Mike spotted a Bare-throated Tiger-heron foraging along the grassy shoulder.  We actually turned around for it (though did end up seeing another a few days later).
With the extra time in the evening we drove onto a side road where Steven knew that Great Green Macaws sometimes appeared before going to roost.  We quickly saw Red-lored Parrots, Olive-throated Parakeets, and a Bat Falcon as mist turned to light rain.  The macaw then started calling.  I had hoped we might get to see one (it and quetzal were the two I most wanted to see of the birds I thought we had a chance at) and we drove a little further to get closer to the tree.
Sure enough, there was a distant Great Green Macaw, the first (and only) wild Macaw I've ever seen feeding in some kind of nut tree.  After a couple tries it pulled a nut off and, holding it with its foot, manipulated it with its bill to work the husk off.  For some reason when he flew I only fired a couple bursts instead of just holding down the shutter in full auto so I've got a gap in the montage below.
Apparently these birds are dependent on big isolated mature trees in the middle of open areas for nesting and foraging.  A conservation project is in place that actually buys the individual trees they use (for up to a couple thousand a pop) so the birds don't lose the trees they most depend on.  Per Steven their numbers right now are at least stabilized.

An Olive-crowned Yellowthroat popped up from the hedgerow we stood in front of watching the macaw.

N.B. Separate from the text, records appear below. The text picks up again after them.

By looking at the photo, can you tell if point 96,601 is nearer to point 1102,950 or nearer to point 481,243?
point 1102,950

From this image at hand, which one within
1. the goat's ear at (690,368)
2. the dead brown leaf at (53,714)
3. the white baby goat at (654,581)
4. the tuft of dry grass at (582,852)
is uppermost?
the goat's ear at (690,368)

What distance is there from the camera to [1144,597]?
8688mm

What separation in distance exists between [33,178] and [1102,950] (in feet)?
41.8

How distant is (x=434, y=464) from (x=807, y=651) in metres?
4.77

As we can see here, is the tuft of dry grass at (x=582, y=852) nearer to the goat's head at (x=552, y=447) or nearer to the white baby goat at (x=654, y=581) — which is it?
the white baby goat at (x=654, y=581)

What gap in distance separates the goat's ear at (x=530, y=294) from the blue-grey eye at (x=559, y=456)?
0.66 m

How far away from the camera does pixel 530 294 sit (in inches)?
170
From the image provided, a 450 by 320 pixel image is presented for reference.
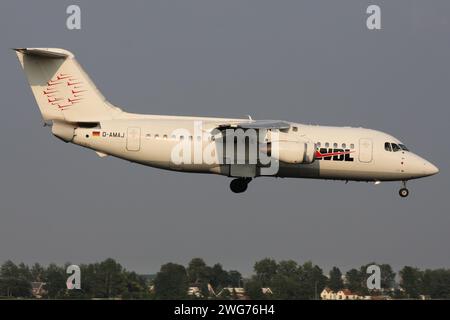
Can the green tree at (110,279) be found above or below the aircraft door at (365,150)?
below

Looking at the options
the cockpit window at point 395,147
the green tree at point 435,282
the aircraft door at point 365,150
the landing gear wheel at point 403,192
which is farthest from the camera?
the landing gear wheel at point 403,192

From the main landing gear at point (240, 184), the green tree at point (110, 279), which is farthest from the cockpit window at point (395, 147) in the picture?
the green tree at point (110, 279)

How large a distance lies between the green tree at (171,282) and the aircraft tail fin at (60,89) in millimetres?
7468

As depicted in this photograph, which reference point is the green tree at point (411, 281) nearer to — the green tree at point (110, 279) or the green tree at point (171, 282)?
the green tree at point (171, 282)

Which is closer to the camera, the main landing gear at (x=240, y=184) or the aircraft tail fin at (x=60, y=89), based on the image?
the aircraft tail fin at (x=60, y=89)

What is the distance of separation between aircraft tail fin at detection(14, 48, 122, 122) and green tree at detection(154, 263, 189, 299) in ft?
24.5

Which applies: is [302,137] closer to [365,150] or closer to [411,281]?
[365,150]

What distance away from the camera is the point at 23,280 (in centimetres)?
2492

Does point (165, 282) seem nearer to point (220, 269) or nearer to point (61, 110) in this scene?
point (220, 269)

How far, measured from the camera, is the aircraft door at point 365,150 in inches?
1223

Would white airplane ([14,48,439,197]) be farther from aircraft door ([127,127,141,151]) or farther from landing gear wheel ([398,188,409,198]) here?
landing gear wheel ([398,188,409,198])

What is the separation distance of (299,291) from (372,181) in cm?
814

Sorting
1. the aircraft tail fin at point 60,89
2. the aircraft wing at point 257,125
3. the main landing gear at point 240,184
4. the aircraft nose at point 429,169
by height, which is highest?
the aircraft tail fin at point 60,89
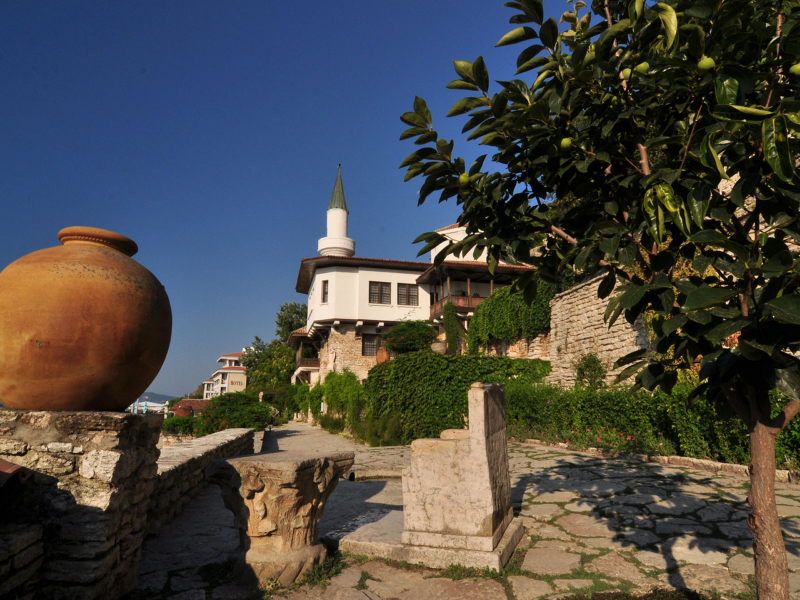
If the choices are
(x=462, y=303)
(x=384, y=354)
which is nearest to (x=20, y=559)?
(x=384, y=354)

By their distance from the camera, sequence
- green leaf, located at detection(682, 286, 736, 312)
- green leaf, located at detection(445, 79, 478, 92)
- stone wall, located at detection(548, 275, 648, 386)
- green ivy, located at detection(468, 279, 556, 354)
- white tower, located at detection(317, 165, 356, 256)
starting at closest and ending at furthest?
green leaf, located at detection(682, 286, 736, 312), green leaf, located at detection(445, 79, 478, 92), stone wall, located at detection(548, 275, 648, 386), green ivy, located at detection(468, 279, 556, 354), white tower, located at detection(317, 165, 356, 256)

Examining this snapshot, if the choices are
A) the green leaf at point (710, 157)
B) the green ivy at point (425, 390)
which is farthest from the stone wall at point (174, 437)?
the green leaf at point (710, 157)

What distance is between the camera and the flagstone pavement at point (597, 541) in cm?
357

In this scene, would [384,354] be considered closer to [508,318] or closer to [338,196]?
[508,318]

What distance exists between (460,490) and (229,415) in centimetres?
1030

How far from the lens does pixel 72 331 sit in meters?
3.01

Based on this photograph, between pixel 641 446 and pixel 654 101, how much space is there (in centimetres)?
798

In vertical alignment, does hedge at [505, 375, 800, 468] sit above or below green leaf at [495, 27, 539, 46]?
below

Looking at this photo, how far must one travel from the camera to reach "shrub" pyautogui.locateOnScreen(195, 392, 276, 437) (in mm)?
12781

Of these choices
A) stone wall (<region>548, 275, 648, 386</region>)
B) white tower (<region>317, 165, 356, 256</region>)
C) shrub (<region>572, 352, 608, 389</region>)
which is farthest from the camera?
white tower (<region>317, 165, 356, 256</region>)

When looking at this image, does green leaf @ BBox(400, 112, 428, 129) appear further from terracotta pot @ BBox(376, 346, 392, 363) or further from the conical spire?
the conical spire

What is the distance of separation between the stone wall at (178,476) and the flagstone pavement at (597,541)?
0.72 m

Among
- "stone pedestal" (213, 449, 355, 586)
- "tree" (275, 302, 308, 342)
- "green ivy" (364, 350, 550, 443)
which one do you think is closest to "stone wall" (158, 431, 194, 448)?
"green ivy" (364, 350, 550, 443)

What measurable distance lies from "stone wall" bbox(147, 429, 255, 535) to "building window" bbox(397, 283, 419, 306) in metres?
17.7
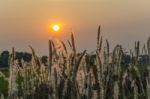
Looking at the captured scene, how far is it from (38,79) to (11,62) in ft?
2.25

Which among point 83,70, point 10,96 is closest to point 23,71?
point 10,96

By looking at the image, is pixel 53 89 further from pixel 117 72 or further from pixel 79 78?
pixel 117 72

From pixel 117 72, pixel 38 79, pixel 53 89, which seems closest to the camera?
pixel 53 89

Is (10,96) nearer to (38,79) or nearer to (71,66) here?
(38,79)

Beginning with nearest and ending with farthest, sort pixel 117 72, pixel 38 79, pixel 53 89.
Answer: pixel 53 89 < pixel 117 72 < pixel 38 79

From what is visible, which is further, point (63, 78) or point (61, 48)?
point (61, 48)

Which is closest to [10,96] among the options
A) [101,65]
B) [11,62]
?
[11,62]

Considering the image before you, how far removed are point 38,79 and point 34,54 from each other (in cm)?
63

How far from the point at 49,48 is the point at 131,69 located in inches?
70.6

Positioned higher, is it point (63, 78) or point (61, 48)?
point (61, 48)

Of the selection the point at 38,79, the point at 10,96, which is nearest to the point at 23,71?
the point at 38,79

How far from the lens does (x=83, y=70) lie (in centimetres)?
496

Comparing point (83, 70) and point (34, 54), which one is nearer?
point (83, 70)

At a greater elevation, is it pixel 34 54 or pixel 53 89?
pixel 34 54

Dusk came quickly, dropping the heat (though humidity remained at least 95%), I don't know when I've been more thankful for air conditioning on this trip than in the lowland motel.  The humidity was good for amphibians though.  Mike and Mindy located a Red-eyed Leaf Frog (if I have the name right), one of the charismatic jungle dwellers we've all seen pics of.  Mike was nice enough to take me back to it.